Borists and Chaos Monks

From: Peter Metcalfe (P.Metcalfe@student.canterbury.ac.nz)
Date: Sun 28 Jan 1996 - 23:52:48 EET


Joerg Baumgartner:
==================

Caveat: Bear in mind IMO what the Borists were like has little to do
with their practices today.

>To me [the Borists] they seem like an adaption of Theyalan Councilic
>chaos-fighting monomyth grafted on the Malkioni or even Brithini lore
>flooding Ralios with the "liberation" from Gbaji.

My copy of La Toile D'Arachne Solara Issue 1 mentions that the Borist
Heresy was propogated in 428 ST. This is at least five years after
Arkat cleansed all Ralios of the Lies of the Deciever. Since Arkat was
a fanatic, I assume that Safelster had become Malkionized when Ralios
was cleansed of the deciever.

After Arkat left, the history becomes very murky. Ralios or Safelster
(at least) seems to have unified and sent an army against Seshnela. A

Dara Happan Army led by Emperor Anirestyu then issued forth from Kartolin
and ravaged much of Ralios (there is a Ralian frieze of him besieging
Kasda which is near modern-day Delela). Thereupon Ralios collapsed
into numerous splintered states, each complaining about betrayal of
the cause by [insert name of neighbouring city states here] and trying
to hold of the Dara Happans and perhaps the Seshnegi at the same time.
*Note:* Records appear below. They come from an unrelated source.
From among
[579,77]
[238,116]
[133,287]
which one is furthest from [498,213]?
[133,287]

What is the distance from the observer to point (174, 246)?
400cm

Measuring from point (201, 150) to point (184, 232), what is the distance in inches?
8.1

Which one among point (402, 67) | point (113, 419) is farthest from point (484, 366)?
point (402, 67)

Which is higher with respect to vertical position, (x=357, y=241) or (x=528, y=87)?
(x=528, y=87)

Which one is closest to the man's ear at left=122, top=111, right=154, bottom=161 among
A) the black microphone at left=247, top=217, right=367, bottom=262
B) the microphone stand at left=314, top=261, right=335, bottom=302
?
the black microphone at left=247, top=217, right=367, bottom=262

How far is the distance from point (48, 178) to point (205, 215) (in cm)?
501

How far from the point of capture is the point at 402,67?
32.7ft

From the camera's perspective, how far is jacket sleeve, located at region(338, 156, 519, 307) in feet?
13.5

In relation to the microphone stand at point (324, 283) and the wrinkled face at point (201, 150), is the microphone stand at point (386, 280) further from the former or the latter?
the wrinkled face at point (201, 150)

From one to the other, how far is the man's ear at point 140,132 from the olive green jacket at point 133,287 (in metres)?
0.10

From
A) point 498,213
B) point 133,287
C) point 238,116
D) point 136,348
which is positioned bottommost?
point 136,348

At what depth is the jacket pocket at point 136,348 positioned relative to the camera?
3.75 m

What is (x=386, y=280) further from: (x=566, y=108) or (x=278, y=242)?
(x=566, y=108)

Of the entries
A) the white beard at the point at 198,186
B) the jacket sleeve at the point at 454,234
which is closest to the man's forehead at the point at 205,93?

The Borist faith seems to me to have be born as a reaction against this
turn of events. People are betraying and fighting all over the place.
Then Quantan van deen Borin preaches that everybody has been tainted by
Chaos and this is causing all the woe. The Good News is that he can

shrive them. To prove it, he can even show them the resulting gorp!
Imagine the evangelical appeal! I think in those days, the chaos
created was truely used as a scapegoat (with farmers stoning it, knights
hacking at it etc). This new faith manages to form a powerful state,
pious in the Malkioni Faith.

When Arkat returns to set up the Dark Empire, he sees the Borists as
little more than 'Consorters with Chaos'. So he stomps on it hard and
the Borists have been an underground faith ever since.

>Borin lies in the border area between the Korioni and the Vustri tribal
>regions. The Korioni were members of the Dari Alliance, the Vustri
>traditional enemies. Since Borin is somewhat lowland, but among the
>hill, I suppose that Dorastan settlers had taken hold there, too. This
>mixture of cultures had been stable during Nysalor's reign, and IMO
>were typical for the cult of Orlanth introduced by Lokamayadon.
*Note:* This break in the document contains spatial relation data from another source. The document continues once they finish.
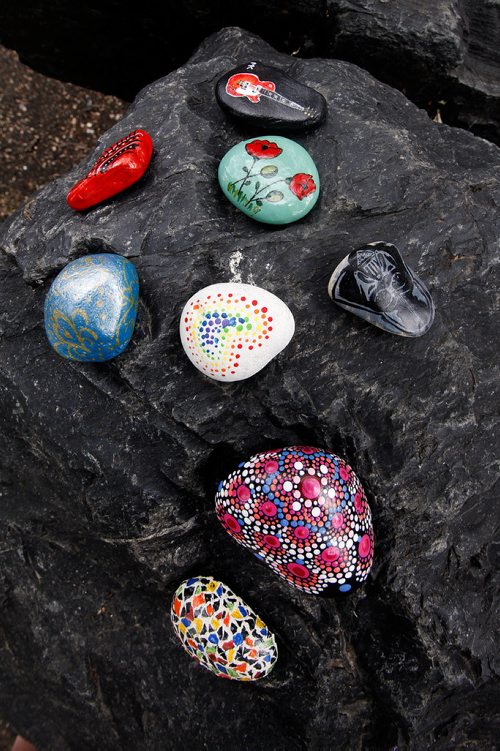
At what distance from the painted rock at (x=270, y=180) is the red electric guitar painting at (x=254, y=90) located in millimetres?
140

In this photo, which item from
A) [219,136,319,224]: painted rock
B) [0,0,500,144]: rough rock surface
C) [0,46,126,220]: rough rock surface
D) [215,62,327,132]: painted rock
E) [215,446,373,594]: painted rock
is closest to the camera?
[215,446,373,594]: painted rock

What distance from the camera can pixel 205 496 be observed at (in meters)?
1.62

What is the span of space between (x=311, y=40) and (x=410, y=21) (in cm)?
31

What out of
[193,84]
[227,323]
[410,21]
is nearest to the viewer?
[227,323]

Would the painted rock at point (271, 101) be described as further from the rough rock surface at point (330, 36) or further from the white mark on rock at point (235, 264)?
the rough rock surface at point (330, 36)

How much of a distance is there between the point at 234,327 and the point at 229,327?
0.4 inches

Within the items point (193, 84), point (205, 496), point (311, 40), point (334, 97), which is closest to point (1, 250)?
point (193, 84)

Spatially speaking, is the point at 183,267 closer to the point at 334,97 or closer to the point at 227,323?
the point at 227,323

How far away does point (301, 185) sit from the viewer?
4.98 feet

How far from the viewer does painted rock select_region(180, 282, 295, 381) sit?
141cm

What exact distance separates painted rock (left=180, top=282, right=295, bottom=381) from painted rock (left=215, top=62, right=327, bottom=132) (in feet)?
1.56

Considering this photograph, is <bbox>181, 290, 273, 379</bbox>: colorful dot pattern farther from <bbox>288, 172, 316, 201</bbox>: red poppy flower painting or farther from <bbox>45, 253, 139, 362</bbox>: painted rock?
<bbox>288, 172, 316, 201</bbox>: red poppy flower painting

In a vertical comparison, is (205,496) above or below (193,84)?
below

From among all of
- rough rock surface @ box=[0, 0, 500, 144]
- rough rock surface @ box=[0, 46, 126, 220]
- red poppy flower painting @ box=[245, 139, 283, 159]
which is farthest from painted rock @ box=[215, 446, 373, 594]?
rough rock surface @ box=[0, 46, 126, 220]
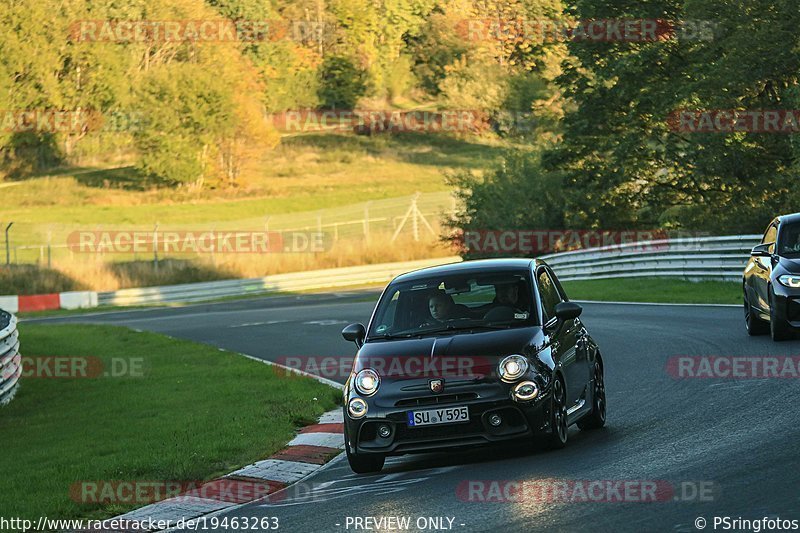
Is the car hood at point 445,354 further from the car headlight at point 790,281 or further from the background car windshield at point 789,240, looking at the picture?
the background car windshield at point 789,240

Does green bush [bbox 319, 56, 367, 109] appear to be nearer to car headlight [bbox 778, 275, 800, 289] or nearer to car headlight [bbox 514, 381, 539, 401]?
car headlight [bbox 778, 275, 800, 289]

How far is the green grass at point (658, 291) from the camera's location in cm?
2638

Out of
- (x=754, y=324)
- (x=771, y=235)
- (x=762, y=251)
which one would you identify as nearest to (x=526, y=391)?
(x=762, y=251)

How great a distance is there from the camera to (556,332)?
34.1ft

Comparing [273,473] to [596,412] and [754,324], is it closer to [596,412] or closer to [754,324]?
[596,412]

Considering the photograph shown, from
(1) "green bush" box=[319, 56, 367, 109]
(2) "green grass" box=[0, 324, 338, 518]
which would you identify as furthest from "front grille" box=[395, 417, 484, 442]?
(1) "green bush" box=[319, 56, 367, 109]

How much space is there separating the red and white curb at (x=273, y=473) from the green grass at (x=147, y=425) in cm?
21

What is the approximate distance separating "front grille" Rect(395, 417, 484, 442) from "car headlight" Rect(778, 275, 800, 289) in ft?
23.1

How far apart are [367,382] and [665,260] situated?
23954 millimetres

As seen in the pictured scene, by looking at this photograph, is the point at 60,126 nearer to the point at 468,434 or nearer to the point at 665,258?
the point at 665,258

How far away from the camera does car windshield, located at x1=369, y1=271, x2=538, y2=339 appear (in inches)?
409

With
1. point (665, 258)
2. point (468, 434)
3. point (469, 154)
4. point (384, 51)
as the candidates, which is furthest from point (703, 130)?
point (384, 51)

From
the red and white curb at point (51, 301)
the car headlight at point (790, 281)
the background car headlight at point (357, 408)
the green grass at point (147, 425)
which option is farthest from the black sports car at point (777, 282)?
the red and white curb at point (51, 301)

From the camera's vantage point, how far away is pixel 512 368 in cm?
954
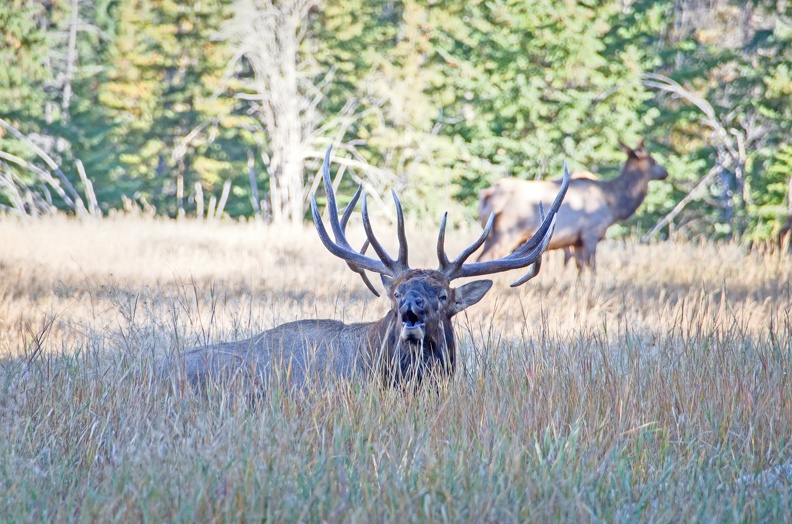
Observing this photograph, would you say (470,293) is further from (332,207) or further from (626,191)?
(626,191)

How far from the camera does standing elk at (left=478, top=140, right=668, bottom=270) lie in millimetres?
11750

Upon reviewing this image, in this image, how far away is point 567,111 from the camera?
21.6 meters

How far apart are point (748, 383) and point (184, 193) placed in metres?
25.2

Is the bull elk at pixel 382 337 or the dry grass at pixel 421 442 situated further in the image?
the bull elk at pixel 382 337

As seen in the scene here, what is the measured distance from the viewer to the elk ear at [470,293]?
17.7 feet

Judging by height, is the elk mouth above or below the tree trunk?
below

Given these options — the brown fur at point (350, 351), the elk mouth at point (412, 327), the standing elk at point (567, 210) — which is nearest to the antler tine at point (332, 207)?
the brown fur at point (350, 351)

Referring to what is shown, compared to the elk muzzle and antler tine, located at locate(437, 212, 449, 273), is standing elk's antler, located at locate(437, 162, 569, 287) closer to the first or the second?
antler tine, located at locate(437, 212, 449, 273)

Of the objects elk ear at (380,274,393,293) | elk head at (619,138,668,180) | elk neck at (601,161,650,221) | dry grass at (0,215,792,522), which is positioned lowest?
dry grass at (0,215,792,522)

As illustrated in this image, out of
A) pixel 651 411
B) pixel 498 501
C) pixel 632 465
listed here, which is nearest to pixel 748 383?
pixel 651 411

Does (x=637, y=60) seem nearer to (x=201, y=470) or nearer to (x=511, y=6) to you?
(x=511, y=6)

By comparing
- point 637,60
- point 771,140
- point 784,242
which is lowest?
point 784,242

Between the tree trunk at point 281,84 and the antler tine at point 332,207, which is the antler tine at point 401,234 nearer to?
the antler tine at point 332,207

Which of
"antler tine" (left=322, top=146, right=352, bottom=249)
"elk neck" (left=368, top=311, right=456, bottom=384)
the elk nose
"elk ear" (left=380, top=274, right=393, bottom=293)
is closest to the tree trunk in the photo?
"antler tine" (left=322, top=146, right=352, bottom=249)
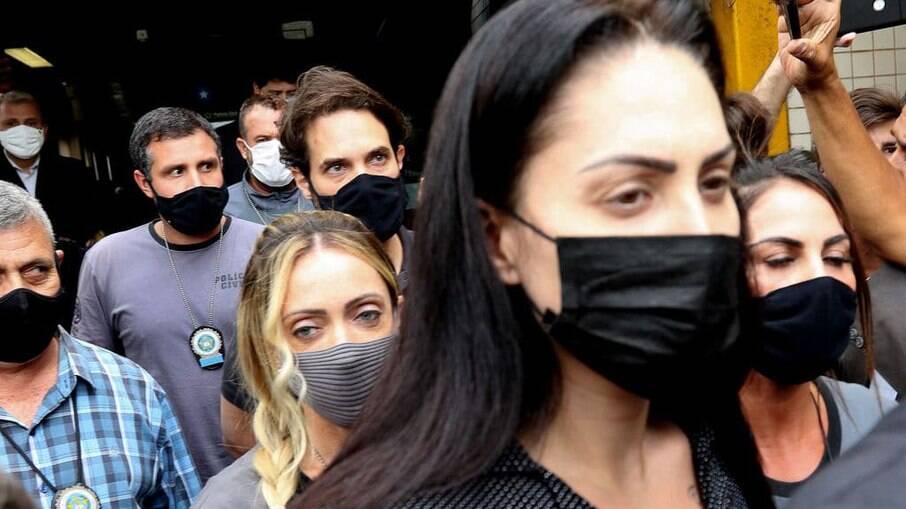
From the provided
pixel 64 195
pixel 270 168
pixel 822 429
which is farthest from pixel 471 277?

Borin is part of the Korioni people IMO. The land labelled Vustria
in the G:LotHW is so wild and sparse that hardly anybody lives there.
Vustria also encompasses the eastern wilds and I presume that the
river valleys there were the ones settled by the Dorastan immigrants.
However most of Ralios is ruled by the Dari Kingdom during Khorzanelm's
reign which does suggest that the influence of the Dorastan Settlers
was not great.

I don't think the Safelstrans were as theistic as the Kerofini
Orlanthi. The LoT 'Who was Arkat' from the Lunar PoV gives
Lokaymadon far too great an influence in Ralios (to insert a Lunar
Slant that the Orlanthi are unreliable). The other polemics in
LoT (not even the Orlanthi!) never even mention him. I'm not even
sure that Orlanth was worshipped by the Dari Kingdom. Of course,
I'd know better if the writers of the Broken Council could release
their writeups of what the various countries were like...
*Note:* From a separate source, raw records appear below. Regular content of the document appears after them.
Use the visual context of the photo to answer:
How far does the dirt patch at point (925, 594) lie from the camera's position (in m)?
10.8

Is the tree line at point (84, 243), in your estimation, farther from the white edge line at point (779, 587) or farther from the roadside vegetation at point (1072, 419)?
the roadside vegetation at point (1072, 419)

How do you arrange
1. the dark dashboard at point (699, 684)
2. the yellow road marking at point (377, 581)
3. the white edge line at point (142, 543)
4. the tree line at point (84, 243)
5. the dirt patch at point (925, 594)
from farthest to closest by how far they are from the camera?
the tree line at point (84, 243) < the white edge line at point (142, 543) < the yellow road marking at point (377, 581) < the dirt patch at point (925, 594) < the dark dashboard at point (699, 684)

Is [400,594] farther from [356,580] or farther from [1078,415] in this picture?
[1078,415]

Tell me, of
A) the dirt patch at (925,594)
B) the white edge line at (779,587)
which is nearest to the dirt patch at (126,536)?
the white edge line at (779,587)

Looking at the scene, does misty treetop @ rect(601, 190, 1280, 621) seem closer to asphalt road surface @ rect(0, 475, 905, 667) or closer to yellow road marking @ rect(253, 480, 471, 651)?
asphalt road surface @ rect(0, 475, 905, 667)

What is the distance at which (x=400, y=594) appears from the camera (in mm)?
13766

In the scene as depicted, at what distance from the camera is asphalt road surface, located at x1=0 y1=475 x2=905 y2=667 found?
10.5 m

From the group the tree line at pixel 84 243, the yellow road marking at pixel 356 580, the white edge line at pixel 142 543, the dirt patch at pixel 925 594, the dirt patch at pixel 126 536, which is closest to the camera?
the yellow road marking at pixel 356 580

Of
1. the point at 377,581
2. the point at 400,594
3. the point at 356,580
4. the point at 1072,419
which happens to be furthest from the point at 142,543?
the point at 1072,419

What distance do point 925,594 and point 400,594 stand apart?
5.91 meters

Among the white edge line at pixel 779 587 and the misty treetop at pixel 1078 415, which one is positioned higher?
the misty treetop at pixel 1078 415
The Fortunate Succession does state that (p78) Nysalor taught 'the
Ralians that thought was not the only reality; that their Laws were
not Eternal Truths; and that instinct was neither good or evil'. I
suspect the Dari Kingdom revered the Gods but was 'less close' to them
than the Kerofini, believing them to be expressions of the One God
[Insert Ralian Remote Sky God Name here]. In fact pretty much
like the Henotheist Church today.

>Was Tapping an issue to the 1st Age Hrestoli?

The True Hrestroli Way of 200 ST are said to 'outlaws all Tapping'.
So I guess this makes the Castle Coast Flunkies who Tap peasants
degenerates and God Learners to boot. ;-)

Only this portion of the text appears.